• **TEXTO MOSTRADO**:
Lo que de verdad sorprende es que la ausencia de autoridad y la inacción del gobierno, no genere la intervención del gobernador electo Rutilio Escandón, quien se convirtió en un espectador más del caos, y proponga acciones, vía el Congreso, que evite el desfonde institucional que se vive en Chiapas y se tomen medidas preventivas para evitar dificultades mayores al inicio del nuevo gobierno.

No deja de sorprender la ausencia del gobernador electo en el último informe de Manuel Velasco. Y más en la coyuntura actual, en la que se dio una represión incomprensible al grupo de desplazados indígenas y trabajadores del sector salud que se manifestaban en las cercanías del Congreso. En la que existen síntomas de una provocación dirigida, para que la policía interviniera, tal y como lo hizo, en contra de un sector de población desvalido, que legítimamente exigía atención gubernamental y justicia.

Bajo esta situación, los tiempos del gobierno de Manuel Velasco concluyeron en medio de una tensión social que hereda a la próxima administración, que además va a tener poco margen de operación política, debido al deterioro de las condiciones sociales y del ejercicio del poder, pero también a la distribución presupuestal, que no va a ser de bonanza como lo fue en los últimos 18 años, lo que hace vislumbrar una delicada situación para el 2019 y los años siguientes.

La gestión de Rutilio Escandón se espera con expectativas encontradas. Por un lado, hay la esperanza de que después de doce años de decisiones desafortunadas, la situación de Chiapas mejore; pero por otro lado, si en el nuevo gabinete aparecen funcionarios del actual gobierno o personas ligadas a la administración de Juan Sabines, como se viene especulando, el malestar y rechazo va a ser manifiesto de inmediato y las reacciones terminarán ocasionando una pérdida de legitimidad, de un gobierno que ya de por sí entra con muchas acotaciones de poder, pues se corre el riesgo que Chiapas se administre desde la capital del país.

• **Entradas de datos almacenadas**:
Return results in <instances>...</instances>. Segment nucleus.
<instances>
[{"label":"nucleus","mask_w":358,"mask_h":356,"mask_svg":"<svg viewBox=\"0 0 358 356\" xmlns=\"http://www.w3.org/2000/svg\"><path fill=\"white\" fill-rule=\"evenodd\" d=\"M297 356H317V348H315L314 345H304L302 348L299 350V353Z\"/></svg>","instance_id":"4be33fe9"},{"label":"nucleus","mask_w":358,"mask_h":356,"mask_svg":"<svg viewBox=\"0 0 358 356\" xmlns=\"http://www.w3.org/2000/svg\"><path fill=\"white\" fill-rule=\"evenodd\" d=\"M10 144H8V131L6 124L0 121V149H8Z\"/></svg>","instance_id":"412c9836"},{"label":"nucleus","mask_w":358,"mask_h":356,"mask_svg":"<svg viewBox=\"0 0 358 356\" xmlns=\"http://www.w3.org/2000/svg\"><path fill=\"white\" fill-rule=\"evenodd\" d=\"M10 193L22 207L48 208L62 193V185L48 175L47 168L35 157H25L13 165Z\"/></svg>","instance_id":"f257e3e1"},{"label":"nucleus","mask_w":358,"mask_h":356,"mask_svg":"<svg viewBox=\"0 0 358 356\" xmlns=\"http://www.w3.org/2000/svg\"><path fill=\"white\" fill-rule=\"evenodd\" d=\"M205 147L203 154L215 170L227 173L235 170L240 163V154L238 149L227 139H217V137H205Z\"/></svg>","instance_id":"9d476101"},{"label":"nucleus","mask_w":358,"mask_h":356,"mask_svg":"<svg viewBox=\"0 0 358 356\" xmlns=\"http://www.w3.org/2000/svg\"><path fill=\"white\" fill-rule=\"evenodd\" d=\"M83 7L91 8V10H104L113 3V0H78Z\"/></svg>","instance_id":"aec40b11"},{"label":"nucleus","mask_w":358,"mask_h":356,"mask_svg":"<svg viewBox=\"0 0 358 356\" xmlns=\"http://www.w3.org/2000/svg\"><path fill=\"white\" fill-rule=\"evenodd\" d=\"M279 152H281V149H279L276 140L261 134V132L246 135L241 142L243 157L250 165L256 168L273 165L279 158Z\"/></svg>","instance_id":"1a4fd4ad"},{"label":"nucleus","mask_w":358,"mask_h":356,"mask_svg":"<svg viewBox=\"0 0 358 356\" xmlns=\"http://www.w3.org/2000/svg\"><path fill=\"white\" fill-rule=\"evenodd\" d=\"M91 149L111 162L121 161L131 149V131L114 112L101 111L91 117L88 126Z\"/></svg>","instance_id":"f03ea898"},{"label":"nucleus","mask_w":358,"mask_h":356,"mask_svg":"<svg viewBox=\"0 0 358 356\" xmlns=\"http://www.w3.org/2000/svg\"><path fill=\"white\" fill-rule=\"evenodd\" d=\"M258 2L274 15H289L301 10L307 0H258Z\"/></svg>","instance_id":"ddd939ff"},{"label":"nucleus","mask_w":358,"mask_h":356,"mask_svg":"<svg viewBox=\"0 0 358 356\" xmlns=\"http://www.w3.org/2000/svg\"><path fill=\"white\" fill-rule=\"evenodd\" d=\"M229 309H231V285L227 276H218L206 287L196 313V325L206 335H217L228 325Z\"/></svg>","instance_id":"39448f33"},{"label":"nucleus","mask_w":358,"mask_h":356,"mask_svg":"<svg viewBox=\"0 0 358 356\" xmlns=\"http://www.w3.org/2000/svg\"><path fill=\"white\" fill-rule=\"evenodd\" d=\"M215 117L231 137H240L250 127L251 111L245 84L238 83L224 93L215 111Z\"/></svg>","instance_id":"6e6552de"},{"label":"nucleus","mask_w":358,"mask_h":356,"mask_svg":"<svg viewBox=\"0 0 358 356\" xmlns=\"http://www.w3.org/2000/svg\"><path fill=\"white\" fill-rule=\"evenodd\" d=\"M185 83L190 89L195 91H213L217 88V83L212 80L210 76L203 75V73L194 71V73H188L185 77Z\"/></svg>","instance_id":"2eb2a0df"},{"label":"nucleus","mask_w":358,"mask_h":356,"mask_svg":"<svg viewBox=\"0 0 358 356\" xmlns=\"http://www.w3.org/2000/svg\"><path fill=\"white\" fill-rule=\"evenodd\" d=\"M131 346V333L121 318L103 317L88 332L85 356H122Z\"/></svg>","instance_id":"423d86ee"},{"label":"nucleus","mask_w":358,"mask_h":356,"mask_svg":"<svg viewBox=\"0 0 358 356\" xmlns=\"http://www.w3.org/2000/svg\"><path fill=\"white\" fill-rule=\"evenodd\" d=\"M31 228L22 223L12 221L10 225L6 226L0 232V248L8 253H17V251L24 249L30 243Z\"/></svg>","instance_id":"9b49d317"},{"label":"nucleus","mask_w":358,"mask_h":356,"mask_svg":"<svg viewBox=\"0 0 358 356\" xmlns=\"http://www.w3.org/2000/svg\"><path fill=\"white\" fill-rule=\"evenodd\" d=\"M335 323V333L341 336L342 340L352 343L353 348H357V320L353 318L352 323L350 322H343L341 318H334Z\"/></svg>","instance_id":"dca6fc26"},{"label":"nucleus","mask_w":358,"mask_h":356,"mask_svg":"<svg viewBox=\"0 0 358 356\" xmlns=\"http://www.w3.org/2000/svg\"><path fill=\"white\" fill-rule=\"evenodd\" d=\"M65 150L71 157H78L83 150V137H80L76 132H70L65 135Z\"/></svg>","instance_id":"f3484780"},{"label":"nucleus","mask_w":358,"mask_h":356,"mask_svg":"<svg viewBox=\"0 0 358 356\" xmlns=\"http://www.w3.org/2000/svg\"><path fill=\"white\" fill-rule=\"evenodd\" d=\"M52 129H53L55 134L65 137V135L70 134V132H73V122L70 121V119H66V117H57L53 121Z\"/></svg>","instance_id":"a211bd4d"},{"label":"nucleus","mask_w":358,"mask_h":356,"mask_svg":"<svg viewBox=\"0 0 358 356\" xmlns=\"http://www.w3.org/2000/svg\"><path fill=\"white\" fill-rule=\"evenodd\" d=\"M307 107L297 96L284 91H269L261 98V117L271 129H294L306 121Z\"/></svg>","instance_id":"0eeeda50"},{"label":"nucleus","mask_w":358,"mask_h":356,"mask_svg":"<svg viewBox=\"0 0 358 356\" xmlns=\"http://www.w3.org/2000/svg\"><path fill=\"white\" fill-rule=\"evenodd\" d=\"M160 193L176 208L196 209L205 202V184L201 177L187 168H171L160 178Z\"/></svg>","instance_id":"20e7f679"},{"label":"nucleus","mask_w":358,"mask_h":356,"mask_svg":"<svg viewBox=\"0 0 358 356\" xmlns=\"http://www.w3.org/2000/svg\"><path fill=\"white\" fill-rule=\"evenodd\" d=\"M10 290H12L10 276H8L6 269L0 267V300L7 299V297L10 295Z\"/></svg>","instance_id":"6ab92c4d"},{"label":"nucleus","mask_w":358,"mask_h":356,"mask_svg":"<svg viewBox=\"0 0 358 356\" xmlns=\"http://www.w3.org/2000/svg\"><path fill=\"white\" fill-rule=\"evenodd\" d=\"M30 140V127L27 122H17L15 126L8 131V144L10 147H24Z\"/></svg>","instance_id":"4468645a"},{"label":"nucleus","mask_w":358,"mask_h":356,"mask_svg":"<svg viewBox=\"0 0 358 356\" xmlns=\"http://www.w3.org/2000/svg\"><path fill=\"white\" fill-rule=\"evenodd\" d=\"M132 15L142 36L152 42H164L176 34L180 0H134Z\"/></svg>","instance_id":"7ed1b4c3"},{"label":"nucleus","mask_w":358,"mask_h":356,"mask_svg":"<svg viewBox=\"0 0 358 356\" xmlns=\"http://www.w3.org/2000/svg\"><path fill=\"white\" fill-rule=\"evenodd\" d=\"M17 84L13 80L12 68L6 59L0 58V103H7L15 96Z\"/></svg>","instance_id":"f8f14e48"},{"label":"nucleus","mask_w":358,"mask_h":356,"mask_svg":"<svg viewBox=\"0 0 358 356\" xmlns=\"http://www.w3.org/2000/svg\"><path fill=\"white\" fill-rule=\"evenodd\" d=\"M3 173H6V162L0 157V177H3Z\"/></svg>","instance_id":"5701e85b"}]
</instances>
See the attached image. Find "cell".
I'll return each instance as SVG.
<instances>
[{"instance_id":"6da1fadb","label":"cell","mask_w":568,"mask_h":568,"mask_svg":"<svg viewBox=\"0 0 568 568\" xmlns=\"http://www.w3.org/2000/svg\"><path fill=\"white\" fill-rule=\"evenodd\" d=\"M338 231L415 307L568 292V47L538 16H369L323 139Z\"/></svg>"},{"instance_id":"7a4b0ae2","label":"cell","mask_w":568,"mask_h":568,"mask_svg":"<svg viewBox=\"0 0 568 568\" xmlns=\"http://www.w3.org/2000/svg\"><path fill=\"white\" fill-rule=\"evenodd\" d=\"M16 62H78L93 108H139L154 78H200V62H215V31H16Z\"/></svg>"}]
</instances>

• **TRABAJO REQUERIDO**:
a – Según el texto sobre la situación política de Chiapas, ¿quiénes se manifestaban en las cercanías del Congreso?
b – Retoma el texto sobre la situación política de Chiapas y continúalo a partir de su última oración.

• **RESPUESTAS NUMERADAS**:
a – Un grupo de desplazados indígenas y trabajadores del sector salud.

b –
En la entidad, después de doce años de gobiernos que terminan deslegitimados y con profundo malestar popular, resulta dudoso que la gobernabilidad se pueda reconstituir en los próximos seis años; sobre todo porque existen heridas y desatenciones que requieren un oficio político de filigrana y no se percibe que esa sea la intención del próximo gobierno, que hasta ahora ha permitido que las cosas transcurran sin prever las consecuencias.

Lo que camina mal no puede enderezarse de un día para otro, pero es urgente y necesario que en los próximos años se establezcan las bases para construir un nuevo destino para Chiapas, algo que debe tomarse como la más alta responsabilidad del próximo gobierno, quien deberá construir condiciones de una cultura para la paz y la concordia en donde hoy prevalece el caos.